» **TASK ITEM**
Decide whether each statement below agrees with the Etech links post. Answer yes or no, quoting the words from the post that settle it.
1. Ten Hour Takeover had listeners request songs by text message.
2. The writer ties the citizen journalism item closely to the conference.
3. The figure of 24 hours of radio a week refers to US listeners.

» **SELECTED EXTRACT**
************

Links from Day 1 of Etech

This is a dump of lnks of interest to me that come up during talks during the first day at Etech. Newest at top.

Citizen journalism, one-handed department
"There has been so much debate over whether bloggers are journalists, the real issue has been obscured: are IRC chatters journalists? Mr. Sun has done some careful investigation and found that the IRC conversation logged below preceded the supposed revolutionizing of journalism by bloggers." Totally unrelated to the conference, but a funny reminder that I don't read Mr. Sun enough.

Ten Hour Takeover
"Ten Hour Takeover is your chance to choose the music Radio 1 plays." The BBC asked listeners to send a text message song request. Ten hours of music totally driven by the listening public. Awesome.

"Average UK adult listens to 24 hours of radio a week" according to Paul in the presentation, BBC Programme Information Pages: An Architecture for an On-Demand World. Wow. That's amazing. For comparison, I found this document about American teenage radio habits stating that US young adults agee 12-17 listen to an average of 13.5 hours of radio a week. Maybe it's because we've got more Clear Channel and they've got Radio 1?

************

» **RECORDS SUPPLIED**
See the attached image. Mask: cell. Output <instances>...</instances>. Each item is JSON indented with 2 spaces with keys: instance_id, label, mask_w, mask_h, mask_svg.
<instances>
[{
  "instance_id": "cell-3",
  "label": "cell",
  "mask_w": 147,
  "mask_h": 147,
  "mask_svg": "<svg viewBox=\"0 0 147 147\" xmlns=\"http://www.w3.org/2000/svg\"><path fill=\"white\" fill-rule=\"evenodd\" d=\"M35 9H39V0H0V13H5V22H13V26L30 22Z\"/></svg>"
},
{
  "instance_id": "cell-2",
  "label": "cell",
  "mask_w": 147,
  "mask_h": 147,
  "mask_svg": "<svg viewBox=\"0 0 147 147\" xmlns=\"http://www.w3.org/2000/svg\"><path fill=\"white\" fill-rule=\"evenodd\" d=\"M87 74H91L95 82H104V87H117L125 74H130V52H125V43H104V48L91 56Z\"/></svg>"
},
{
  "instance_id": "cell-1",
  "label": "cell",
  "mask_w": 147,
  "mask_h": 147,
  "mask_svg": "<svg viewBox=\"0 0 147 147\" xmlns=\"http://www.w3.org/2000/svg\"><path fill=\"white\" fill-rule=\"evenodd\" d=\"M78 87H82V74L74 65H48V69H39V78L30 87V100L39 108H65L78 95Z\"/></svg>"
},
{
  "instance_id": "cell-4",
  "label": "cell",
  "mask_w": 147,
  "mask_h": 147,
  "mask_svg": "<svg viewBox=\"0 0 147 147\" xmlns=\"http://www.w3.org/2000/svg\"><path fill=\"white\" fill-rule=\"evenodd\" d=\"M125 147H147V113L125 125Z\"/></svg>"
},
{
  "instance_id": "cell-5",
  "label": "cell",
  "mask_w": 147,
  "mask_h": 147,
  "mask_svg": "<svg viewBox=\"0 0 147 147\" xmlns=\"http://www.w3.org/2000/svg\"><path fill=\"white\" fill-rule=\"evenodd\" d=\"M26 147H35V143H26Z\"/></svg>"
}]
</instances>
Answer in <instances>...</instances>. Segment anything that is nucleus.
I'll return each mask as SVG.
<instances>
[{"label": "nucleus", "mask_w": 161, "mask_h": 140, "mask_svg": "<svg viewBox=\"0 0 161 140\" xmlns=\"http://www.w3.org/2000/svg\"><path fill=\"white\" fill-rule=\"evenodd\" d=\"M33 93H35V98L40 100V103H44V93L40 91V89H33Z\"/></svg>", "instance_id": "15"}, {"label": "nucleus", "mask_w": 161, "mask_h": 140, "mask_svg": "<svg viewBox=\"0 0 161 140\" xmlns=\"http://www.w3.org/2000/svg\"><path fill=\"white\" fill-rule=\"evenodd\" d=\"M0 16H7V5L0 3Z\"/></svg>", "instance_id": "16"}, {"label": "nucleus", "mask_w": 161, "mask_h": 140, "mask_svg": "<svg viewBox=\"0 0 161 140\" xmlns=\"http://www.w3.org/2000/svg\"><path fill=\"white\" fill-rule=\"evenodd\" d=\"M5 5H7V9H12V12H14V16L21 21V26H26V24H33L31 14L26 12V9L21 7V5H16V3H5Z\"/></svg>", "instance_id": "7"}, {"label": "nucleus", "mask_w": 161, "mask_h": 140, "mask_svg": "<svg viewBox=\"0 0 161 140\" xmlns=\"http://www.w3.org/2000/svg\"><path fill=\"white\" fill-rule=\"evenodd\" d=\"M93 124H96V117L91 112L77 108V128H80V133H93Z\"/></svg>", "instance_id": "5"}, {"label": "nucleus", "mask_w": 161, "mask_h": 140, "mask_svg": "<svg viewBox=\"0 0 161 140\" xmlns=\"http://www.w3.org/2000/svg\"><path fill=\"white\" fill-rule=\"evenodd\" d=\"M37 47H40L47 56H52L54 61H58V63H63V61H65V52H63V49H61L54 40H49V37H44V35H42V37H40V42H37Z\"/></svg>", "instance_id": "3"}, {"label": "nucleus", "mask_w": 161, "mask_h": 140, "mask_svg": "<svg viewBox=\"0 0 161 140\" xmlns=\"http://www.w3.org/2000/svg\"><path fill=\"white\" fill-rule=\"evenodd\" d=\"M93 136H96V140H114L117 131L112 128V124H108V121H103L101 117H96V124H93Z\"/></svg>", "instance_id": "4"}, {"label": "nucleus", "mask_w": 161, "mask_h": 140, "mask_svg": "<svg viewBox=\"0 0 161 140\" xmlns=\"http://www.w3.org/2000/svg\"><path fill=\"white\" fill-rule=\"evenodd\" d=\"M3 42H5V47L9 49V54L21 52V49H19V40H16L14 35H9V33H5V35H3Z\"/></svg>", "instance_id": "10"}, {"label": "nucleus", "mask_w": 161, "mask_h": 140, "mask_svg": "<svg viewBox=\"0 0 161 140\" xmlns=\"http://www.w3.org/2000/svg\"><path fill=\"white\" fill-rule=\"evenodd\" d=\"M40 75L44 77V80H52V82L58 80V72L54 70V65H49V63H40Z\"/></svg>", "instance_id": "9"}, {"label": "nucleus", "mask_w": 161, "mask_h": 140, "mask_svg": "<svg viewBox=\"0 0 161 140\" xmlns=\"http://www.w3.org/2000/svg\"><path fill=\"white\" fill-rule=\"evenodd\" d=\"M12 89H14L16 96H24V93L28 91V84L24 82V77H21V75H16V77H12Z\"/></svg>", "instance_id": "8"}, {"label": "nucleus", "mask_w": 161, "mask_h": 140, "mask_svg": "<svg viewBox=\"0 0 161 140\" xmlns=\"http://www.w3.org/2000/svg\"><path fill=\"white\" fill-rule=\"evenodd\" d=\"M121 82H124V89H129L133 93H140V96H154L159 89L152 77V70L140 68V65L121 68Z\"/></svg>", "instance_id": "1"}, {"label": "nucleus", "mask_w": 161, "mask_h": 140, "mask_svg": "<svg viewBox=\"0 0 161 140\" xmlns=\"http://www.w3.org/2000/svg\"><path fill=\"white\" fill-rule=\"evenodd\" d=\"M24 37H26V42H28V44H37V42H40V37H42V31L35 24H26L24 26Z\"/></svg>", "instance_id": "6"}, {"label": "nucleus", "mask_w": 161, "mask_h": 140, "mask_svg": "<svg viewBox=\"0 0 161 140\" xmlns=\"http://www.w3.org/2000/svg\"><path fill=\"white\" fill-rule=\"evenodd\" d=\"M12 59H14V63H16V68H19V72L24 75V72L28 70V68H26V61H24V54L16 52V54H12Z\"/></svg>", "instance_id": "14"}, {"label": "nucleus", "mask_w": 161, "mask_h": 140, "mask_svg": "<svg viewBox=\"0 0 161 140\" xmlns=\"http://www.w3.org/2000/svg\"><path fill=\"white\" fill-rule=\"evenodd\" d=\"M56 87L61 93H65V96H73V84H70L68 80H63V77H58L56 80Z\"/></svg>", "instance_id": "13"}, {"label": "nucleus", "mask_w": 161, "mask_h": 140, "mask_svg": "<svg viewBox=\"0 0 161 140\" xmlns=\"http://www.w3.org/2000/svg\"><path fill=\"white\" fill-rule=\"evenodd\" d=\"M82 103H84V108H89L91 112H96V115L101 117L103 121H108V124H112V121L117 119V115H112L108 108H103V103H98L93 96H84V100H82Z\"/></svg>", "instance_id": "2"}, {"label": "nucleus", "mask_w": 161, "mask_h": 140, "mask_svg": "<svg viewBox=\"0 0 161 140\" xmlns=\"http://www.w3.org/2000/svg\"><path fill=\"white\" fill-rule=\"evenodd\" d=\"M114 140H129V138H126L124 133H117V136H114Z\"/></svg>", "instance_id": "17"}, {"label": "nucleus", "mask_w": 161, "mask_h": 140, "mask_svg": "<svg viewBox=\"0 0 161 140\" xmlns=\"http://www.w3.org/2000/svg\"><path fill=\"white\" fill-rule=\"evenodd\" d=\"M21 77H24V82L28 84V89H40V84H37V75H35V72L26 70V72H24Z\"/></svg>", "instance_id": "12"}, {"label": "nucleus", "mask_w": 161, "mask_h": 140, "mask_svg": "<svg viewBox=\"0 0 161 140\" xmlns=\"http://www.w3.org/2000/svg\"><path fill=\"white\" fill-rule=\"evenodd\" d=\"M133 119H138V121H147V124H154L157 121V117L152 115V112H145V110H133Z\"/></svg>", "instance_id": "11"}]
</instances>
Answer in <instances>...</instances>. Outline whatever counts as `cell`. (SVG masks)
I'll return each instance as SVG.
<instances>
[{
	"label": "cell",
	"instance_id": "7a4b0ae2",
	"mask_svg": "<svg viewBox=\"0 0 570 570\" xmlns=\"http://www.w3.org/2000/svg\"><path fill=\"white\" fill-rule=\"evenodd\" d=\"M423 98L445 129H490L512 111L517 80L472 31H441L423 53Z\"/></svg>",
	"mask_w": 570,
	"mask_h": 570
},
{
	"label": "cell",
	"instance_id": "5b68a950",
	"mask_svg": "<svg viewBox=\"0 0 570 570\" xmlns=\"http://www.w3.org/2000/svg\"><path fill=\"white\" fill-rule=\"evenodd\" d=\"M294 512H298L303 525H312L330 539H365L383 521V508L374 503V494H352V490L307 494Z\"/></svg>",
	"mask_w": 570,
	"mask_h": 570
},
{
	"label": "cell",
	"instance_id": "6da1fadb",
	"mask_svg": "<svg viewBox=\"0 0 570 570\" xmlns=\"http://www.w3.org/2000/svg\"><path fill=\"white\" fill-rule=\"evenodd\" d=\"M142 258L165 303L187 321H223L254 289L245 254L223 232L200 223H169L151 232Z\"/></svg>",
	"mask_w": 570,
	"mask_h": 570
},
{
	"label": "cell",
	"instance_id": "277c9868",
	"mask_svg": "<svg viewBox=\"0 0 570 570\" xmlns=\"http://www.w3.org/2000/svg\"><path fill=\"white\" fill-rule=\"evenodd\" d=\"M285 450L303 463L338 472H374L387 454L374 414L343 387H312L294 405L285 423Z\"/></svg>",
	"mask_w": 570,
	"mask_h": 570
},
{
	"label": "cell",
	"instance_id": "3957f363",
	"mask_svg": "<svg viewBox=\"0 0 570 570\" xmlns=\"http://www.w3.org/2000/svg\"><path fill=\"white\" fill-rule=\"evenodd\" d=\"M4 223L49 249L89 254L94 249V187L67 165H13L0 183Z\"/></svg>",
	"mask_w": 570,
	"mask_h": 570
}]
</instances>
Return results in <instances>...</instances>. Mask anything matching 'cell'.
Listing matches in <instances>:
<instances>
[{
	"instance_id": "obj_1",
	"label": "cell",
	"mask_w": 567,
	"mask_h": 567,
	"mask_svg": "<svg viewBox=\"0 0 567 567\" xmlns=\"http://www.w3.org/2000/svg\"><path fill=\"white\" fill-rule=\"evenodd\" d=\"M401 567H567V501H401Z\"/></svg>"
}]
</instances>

************

» **ANSWER TO THE EXERCISE**
1. Yes: "The BBC asked listeners to send a text message song request."
2. No: "Totally unrelated to the conference"
3. No: "Average UK adult listens to 24 hours of radio a week"